Four ways analysts must respond to the crisis

The IIAR’s developing discussion on the crisis in AR (reflected by analysts’ declining comfort in recommending solutions) took interesting turn recently. In the the institute’s second conference call on the topic, I was asked to spell out suggestions for how analysts can reverse the falling quality of information sharing by vendors, which is the root cause of analysts’ lowering confidence. These are my four suggestions.

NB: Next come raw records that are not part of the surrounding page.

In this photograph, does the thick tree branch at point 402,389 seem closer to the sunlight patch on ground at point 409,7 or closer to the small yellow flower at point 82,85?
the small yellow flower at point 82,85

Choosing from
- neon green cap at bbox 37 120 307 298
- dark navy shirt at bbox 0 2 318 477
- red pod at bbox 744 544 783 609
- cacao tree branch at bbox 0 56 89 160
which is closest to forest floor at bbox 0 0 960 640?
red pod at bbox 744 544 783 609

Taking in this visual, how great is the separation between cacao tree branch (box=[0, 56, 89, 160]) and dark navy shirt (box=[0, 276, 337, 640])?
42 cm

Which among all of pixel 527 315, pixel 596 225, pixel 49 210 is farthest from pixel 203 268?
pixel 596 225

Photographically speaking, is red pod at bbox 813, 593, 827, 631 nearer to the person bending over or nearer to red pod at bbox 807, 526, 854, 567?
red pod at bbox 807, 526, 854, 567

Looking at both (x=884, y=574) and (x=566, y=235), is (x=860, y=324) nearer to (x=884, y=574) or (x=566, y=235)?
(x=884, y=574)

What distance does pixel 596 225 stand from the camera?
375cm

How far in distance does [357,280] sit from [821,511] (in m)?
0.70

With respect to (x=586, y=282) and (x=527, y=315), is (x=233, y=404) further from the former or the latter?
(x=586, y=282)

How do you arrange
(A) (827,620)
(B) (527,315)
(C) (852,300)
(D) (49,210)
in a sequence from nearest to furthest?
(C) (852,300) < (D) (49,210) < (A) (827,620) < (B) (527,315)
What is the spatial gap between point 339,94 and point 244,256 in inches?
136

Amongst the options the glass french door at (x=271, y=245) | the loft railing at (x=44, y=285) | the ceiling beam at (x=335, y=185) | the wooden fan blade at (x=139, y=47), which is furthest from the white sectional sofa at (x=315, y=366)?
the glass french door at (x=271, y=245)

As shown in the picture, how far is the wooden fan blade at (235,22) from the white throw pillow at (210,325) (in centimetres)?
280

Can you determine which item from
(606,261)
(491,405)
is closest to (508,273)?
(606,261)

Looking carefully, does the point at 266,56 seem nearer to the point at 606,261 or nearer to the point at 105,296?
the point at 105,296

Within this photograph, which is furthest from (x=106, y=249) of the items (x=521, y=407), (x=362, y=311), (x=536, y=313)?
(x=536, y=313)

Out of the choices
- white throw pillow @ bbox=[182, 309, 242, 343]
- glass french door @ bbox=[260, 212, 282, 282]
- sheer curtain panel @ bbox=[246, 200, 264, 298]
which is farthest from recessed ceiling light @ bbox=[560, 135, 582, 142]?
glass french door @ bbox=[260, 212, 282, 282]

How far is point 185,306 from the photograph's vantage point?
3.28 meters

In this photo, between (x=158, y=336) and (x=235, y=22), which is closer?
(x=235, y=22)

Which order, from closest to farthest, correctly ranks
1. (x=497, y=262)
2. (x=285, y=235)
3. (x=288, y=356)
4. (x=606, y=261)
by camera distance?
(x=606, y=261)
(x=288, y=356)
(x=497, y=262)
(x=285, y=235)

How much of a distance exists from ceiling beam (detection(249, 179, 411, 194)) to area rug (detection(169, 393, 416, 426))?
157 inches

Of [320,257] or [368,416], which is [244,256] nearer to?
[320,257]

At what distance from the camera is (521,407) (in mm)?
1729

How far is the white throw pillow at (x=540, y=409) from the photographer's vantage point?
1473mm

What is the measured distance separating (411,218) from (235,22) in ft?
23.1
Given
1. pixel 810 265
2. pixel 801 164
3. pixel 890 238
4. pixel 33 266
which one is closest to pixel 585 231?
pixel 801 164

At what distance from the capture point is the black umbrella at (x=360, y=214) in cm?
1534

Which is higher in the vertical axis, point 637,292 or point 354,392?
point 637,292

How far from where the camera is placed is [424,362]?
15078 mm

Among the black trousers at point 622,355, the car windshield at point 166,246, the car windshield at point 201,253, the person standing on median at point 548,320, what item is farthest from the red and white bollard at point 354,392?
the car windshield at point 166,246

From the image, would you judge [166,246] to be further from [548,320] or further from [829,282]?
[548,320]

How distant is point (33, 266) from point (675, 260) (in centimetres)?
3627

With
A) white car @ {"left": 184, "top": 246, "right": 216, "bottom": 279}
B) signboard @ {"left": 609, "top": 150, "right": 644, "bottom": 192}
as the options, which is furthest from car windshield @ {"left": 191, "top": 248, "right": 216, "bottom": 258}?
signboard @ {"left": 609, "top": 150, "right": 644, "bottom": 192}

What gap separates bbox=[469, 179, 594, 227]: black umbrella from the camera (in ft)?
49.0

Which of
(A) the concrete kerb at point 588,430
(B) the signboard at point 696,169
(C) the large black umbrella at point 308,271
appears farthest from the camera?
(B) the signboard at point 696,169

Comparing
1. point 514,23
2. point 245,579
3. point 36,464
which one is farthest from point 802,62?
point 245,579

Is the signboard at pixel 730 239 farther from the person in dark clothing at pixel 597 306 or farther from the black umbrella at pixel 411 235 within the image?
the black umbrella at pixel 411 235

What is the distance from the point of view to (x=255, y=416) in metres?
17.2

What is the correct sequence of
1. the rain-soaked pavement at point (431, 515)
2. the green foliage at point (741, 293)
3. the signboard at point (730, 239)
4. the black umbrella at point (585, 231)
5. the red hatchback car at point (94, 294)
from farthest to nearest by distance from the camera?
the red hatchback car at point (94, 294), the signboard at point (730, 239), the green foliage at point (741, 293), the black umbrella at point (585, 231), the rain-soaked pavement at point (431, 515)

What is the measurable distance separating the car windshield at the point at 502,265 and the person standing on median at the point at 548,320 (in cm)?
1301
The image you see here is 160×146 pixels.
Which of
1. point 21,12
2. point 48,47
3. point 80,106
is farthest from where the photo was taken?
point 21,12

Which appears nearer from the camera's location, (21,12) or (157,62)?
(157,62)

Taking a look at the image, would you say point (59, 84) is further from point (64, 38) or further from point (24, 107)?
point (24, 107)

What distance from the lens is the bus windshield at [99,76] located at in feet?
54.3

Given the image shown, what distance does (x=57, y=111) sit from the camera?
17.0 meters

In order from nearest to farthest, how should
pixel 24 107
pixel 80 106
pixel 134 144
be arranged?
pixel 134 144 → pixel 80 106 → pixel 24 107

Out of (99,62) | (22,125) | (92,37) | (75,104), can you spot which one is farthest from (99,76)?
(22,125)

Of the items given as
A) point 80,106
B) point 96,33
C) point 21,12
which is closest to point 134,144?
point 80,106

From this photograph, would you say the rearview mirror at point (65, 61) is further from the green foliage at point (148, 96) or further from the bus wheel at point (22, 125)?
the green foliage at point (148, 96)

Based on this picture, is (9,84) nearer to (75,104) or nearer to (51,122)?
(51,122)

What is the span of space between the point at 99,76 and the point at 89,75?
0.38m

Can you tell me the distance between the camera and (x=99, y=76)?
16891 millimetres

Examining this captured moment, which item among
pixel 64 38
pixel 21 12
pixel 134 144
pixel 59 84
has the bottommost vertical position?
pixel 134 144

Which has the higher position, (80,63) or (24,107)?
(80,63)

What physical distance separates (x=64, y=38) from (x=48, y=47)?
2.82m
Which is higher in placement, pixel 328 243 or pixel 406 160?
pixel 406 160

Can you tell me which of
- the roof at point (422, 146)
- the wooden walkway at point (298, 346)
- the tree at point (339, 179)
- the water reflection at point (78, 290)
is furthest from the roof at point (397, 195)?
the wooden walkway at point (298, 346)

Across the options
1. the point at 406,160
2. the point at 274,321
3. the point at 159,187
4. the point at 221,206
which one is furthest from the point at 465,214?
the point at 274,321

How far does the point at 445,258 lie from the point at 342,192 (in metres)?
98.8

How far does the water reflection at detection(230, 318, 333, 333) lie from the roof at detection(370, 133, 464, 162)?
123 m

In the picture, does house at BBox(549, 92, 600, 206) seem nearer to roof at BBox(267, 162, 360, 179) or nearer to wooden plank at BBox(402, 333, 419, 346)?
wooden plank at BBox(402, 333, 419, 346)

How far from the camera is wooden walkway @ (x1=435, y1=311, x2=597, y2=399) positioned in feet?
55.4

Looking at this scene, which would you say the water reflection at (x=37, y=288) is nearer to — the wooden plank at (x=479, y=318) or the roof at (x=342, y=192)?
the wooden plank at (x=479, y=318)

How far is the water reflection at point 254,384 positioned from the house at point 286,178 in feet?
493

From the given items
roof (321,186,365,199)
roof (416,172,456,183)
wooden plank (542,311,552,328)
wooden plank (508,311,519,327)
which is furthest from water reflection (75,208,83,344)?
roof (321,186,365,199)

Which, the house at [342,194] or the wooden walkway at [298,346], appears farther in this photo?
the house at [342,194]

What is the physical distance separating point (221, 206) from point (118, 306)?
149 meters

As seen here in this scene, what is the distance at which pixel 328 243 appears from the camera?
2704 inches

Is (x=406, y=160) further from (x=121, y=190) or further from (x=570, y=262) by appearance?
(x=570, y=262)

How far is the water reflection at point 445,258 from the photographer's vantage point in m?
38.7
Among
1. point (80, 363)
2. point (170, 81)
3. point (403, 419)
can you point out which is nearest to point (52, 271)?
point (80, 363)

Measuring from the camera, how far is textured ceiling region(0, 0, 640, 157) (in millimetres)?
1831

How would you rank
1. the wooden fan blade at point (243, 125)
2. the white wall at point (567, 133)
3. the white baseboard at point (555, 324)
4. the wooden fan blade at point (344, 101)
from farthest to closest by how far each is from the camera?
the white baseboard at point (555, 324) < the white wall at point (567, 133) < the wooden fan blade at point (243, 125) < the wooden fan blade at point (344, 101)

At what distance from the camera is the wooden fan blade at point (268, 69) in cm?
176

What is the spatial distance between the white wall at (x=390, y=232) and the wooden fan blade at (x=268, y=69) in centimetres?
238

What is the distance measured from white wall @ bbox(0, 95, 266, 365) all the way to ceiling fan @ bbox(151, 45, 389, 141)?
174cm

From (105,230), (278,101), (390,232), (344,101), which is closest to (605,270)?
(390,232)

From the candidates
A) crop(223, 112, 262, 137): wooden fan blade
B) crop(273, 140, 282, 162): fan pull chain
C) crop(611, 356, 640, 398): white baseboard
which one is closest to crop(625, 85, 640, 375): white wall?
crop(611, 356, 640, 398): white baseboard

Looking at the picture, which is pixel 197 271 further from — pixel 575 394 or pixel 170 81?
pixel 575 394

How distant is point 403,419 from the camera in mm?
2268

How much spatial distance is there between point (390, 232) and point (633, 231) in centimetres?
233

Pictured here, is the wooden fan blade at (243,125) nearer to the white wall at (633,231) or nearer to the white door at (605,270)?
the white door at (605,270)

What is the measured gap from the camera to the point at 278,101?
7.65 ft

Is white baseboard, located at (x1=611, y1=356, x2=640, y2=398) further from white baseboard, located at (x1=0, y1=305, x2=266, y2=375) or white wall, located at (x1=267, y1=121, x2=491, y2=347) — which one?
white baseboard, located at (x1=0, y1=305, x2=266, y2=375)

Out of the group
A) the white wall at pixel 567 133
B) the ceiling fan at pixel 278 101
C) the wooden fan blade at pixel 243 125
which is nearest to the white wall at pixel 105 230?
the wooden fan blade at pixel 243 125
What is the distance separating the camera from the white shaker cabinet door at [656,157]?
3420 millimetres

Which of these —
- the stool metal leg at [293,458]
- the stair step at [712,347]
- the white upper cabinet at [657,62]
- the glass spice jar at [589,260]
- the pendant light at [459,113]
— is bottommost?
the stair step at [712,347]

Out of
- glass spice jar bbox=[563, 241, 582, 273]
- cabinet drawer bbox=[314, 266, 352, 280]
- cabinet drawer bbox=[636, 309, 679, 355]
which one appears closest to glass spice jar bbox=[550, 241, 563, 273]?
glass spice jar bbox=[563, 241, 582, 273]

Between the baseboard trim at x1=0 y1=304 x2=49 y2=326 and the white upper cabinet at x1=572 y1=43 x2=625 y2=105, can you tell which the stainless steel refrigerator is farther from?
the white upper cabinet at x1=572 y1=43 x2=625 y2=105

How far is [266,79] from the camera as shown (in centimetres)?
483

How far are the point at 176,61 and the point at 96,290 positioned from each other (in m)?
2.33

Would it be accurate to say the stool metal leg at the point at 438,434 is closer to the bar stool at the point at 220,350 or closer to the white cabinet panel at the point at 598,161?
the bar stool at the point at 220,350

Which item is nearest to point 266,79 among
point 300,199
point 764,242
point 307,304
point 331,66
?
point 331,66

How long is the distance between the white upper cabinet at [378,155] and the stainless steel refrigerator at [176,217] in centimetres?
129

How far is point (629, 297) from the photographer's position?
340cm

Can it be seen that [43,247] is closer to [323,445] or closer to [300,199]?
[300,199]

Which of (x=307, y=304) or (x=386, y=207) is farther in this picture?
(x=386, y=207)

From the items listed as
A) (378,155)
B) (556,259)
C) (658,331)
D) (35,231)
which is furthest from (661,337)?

  1. Climb the tiering. Understand how vendors measure analyst impact: by comparing their influence on sales, on the media and on industry opinion. Explain what that impact is to AR teams and to AR services firms who make those rankings.
  2. Give the context. Explain why you need the information. If it’s related to a question from one of the vendors’ clients, then spell that out so they can fast-track the request.
  3. Join the conversation. Often analysts don’t give real insight back to the vendors, and that makes it hard to motivate spokespeople to find the time for the conversations. Even worse, some analysts either love-bomb vendors or focus only on the negative. Only real exchange will get you taken seriously.
  4. Help AR to sell you. Think about what facts, client lists, extracts, comments, web resources and other content you can give to AR people and spokespeople to help them better understand you value.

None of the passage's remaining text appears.